Bereitgestellter Text:
========
TSH bei Kinderwunsch – ein “Fehlglaube”
Betreff: CME Schilddrüsenerkrankungen, HAEP 9/25, S. 34-43
von Dr. Henning Harder, Arzt f. Allgemeinmedizin und Innere Medizin, Hamburg
Wie bereits in dem Artikel der PTQZ-Fortbildung zum Thema “Schilddrüsenerkrankungen” macht der letzte Absatz der aktuellen CME-Fortbildung die Bemühungen um eine zurückhaltende Thyroxin-Substitution der latenten Hypothyreose zunichte. Bei einer Prävalenz der latenten Hypothyreose um 4 Prozent und, je nach Quelle, einer Thyroxineinnahme durch mindestens 11 Prozent der Bevölkerung gibt es offensichtlich eine große Anzahl von Übertherapien.
========
Bereitgestelltes Material:
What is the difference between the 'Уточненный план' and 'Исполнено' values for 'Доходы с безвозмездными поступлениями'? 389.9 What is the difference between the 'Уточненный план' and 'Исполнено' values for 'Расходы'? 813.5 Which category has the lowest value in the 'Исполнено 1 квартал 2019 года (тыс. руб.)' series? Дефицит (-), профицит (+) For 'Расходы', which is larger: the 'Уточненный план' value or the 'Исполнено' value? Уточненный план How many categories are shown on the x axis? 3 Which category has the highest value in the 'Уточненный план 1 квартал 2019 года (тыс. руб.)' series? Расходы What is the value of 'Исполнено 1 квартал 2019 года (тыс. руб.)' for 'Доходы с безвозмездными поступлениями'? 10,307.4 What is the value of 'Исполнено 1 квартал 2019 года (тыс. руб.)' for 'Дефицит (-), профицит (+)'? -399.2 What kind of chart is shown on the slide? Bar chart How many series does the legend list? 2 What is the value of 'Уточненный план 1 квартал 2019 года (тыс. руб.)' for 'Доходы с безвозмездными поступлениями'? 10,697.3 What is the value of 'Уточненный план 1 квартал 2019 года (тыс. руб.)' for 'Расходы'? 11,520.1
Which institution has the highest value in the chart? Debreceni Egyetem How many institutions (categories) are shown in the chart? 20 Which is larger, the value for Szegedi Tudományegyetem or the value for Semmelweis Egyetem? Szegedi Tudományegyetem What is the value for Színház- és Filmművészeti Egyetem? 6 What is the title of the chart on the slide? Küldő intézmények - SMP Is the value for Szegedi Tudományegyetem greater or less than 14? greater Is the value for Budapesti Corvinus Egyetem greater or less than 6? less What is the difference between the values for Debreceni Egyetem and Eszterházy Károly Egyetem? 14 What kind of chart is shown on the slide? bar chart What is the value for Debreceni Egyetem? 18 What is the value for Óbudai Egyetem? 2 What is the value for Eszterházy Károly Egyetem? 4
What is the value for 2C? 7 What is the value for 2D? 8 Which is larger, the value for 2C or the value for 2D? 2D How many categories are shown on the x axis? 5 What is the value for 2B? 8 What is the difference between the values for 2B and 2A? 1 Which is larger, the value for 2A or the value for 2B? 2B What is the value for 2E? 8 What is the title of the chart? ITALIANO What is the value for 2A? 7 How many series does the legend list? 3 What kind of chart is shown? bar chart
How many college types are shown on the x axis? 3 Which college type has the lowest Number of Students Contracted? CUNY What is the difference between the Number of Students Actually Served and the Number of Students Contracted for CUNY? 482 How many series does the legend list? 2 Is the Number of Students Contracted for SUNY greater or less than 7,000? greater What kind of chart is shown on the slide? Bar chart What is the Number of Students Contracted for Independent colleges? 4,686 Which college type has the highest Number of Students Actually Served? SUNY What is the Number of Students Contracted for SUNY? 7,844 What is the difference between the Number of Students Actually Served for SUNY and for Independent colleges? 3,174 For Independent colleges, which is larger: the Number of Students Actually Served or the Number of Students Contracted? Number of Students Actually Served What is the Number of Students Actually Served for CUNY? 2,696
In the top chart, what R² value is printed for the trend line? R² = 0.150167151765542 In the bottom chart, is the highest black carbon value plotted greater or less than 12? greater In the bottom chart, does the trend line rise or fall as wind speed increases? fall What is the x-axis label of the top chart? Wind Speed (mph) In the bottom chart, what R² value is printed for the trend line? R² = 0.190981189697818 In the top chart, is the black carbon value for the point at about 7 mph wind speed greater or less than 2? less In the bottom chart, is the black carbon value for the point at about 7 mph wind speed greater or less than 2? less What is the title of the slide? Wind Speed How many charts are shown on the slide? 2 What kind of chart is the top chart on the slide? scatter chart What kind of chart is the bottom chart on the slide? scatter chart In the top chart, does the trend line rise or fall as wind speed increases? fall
========
Zu erledigende Aufgaben:
1) Welche Prävalenz der latenten Hypothyreose nennt der bereitgestellte Text?
2) Erklären Sie, worauf der bereitgestellte Text die Aussage stützt, es gebe eine große Anzahl von Übertherapien.
3) Kopieren Sie aus dem bereitgestellten Text wortgetreu den Abschnitt, der mit den Worten beginnt, die „Betreff: CME Schilddrüsenerkrankungen, HAEP“ enthalten, und mit „Anzahl von Übertherapien.“ endet.
Maßgeblich ist allein der bereitgestellte Text.

Ergebnisse in Reihenfolge:
1) Rund 4 Prozent.

2) Der Text stellt einer Prävalenz der latenten Hypothyreose von etwa 4 Prozent gegenüber, dass je nach Quelle mindestens 11 Prozent der Bevölkerung Thyroxin einnehmen. Aus diesem Missverhältnis ergibt sich für ihn offensichtlich eine große Anzahl von Übertherapien.

3)
Betreff: CME Schilddrüsenerkrankungen, HAEP 9/25, S. 34-43
von Dr. Henning Harder, Arzt f. Allgemeinmedizin und Innere Medizin, Hamburg
Wie bereits in dem Artikel der PTQZ-Fortbildung zum Thema “Schilddrüsenerkrankungen” macht der letzte Absatz der aktuellen CME-Fortbildung die Bemühungen um eine zurückhaltende Thyroxin-Substitution der latenten Hypothyreose zunichte. Bei einer Prävalenz der latenten Hypothyreose um 4 Prozent und, je nach Quelle, einer Thyroxineinnahme durch mindestens 11 Prozent der Bevölkerung gibt es offensichtlich eine große Anzahl von Übertherapien.